(Entries taken from a collection)
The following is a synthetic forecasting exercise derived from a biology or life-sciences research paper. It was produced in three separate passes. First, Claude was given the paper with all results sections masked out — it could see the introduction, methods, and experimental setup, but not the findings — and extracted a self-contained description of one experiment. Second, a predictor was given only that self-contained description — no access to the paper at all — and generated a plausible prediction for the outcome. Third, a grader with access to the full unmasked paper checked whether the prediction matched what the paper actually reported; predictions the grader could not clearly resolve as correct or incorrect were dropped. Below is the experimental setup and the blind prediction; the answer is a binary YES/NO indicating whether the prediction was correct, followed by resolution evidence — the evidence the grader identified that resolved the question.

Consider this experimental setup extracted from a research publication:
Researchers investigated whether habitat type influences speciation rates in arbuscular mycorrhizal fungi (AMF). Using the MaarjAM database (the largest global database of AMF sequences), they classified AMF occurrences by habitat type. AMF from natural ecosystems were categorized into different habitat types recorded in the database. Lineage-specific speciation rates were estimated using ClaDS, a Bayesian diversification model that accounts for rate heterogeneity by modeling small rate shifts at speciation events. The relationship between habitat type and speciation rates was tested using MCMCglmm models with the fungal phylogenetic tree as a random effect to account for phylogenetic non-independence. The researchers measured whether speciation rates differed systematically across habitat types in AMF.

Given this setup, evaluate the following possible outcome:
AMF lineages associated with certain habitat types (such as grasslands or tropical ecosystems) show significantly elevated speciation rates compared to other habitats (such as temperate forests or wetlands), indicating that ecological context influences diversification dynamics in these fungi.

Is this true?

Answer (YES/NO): NO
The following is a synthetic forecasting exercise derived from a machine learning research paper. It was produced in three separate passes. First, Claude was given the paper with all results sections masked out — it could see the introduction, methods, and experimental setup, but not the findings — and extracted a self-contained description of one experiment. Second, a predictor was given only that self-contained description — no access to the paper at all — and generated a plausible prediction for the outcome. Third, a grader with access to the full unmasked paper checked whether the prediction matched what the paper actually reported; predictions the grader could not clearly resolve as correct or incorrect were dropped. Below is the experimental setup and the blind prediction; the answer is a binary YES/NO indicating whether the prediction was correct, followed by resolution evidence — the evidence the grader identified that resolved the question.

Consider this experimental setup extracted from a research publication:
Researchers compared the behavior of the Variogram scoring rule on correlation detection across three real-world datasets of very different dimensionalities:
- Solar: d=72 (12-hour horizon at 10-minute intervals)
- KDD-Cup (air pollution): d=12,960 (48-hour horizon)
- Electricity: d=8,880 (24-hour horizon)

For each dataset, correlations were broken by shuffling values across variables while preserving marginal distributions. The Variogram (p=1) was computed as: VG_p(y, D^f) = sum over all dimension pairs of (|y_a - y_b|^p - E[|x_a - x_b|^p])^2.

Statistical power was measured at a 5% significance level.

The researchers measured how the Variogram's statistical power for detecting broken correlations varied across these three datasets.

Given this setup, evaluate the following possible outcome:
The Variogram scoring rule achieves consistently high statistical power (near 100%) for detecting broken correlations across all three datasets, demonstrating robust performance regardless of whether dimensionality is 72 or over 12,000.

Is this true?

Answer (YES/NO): NO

◆ What the task asks ◆
Scan the records for the word "compared", and copy each line where it is found.

◆ Solution below ◆
AMF lineages associated with certain habitat types (such as grasslands or tropical ecosystems) show significantly elevated speciation rates compared to other habitats (such as temperate forests or wetlands), indicating that ecological context influences diversification dynamics in these fungi.
Researchers compared the behavior of the Variogram scoring rule on correlation detection across three real-world datasets of very different dimensionalities:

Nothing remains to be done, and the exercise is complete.